[EXTRACTED RECORDS]
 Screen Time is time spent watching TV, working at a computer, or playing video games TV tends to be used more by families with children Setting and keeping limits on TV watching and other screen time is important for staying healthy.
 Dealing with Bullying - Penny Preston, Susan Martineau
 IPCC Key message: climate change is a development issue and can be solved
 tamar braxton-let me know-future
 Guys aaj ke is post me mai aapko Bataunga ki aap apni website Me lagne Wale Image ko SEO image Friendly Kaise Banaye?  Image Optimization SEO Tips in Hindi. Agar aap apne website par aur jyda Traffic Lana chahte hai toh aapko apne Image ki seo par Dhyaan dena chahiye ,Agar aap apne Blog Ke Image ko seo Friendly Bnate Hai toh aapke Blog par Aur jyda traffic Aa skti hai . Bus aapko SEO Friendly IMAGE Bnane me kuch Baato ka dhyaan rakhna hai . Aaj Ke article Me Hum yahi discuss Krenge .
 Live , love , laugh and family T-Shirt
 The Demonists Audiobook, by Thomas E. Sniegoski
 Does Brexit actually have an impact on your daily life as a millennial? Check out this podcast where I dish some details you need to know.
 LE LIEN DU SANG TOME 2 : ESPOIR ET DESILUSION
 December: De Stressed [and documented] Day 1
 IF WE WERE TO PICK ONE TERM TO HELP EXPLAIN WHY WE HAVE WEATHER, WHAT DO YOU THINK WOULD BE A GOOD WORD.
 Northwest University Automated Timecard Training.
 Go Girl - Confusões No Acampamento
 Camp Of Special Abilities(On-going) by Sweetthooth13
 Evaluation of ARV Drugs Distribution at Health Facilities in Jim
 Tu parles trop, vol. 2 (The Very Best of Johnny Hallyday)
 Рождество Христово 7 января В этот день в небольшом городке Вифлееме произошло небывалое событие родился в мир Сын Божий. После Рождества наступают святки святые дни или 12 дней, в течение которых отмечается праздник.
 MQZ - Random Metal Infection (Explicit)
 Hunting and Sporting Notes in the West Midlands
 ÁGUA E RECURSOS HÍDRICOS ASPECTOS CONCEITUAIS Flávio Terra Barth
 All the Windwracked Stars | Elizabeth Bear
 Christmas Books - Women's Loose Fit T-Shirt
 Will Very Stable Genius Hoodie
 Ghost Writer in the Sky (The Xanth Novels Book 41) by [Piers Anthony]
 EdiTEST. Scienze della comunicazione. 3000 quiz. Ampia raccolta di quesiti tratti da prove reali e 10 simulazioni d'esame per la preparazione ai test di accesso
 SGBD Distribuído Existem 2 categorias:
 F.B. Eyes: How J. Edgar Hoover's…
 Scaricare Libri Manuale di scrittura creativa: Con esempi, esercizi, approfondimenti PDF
[/EXTRACTED RECORDS]
▶ _AIM OF THE TASK_: What you write must match the material above exactly and in full.

▶ _REPLY TO THE TASK_:
 Screen Time is time spent watching TV, working at a computer, or playing video games TV tends to be used more by families with children Setting and keeping limits on TV watching and other screen time is important for staying healthy.
 Dealing with Bullying - Penny Preston, Susan Martineau
 IPCC Key message: climate change is a development issue and can be solved
 tamar braxton-let me know-future
 Guys aaj ke is post me mai aapko Bataunga ki aap apni website Me lagne Wale Image ko SEO image Friendly Kaise Banaye?  Image Optimization SEO Tips in Hindi. Agar aap apne website par aur jyda Traffic Lana chahte hai toh aapko apne Image ki seo par Dhyaan dena chahiye ,Agar aap apne Blog Ke Image ko seo Friendly Bnate Hai toh aapke Blog par Aur jyda traffic Aa skti hai . Bus aapko SEO Friendly IMAGE Bnane me kuch Baato ka dhyaan rakhna hai . Aaj Ke article Me Hum yahi discuss Krenge .
 Live , love , laugh and family T-Shirt
 The Demonists Audiobook, by Thomas E. Sniegoski
 Does Brexit actually have an impact on your daily life as a millennial? Check out this podcast where I dish some details you need to know.
 LE LIEN DU SANG TOME 2 : ESPOIR ET DESILUSION
 December: De Stressed [and documented] Day 1
 IF WE WERE TO PICK ONE TERM TO HELP EXPLAIN WHY WE HAVE WEATHER, WHAT DO YOU THINK WOULD BE A GOOD WORD.
 Northwest University Automated Timecard Training.
 Go Girl - Confusões No Acampamento
 Camp Of Special Abilities(On-going) by Sweetthooth13
 Evaluation of ARV Drugs Distribution at Health Facilities in Jim
 Tu parles trop, vol. 2 (The Very Best of Johnny Hallyday)
 Рождество Христово 7 января В этот день в небольшом городке Вифлееме произошло небывалое событие родился в мир Сын Божий. После Рождества наступают святки святые дни или 12 дней, в течение которых отмечается праздник.
 MQZ - Random Metal Infection (Explicit)
 Hunting and Sporting Notes in the West Midlands
 ÁGUA E RECURSOS HÍDRICOS ASPECTOS CONCEITUAIS Flávio Terra Barth
 All the Windwracked Stars | Elizabeth Bear
 Christmas Books - Women's Loose Fit T-Shirt
 Will Very Stable Genius Hoodie
 Ghost Writer in the Sky (The Xanth Novels Book 41) by [Piers Anthony]
 EdiTEST. Scienze della comunicazione. 3000 quiz. Ampia raccolta di quesiti tratti da prove reali e 10 simulazioni d'esame per la preparazione ai test di accesso
 SGBD Distribuído Existem 2 categorias:
 F.B. Eyes: How J. Edgar Hoover's…
 Scaricare Libri Manuale di scrittura creativa: Con esempi, esercizi, approfondimenti PDF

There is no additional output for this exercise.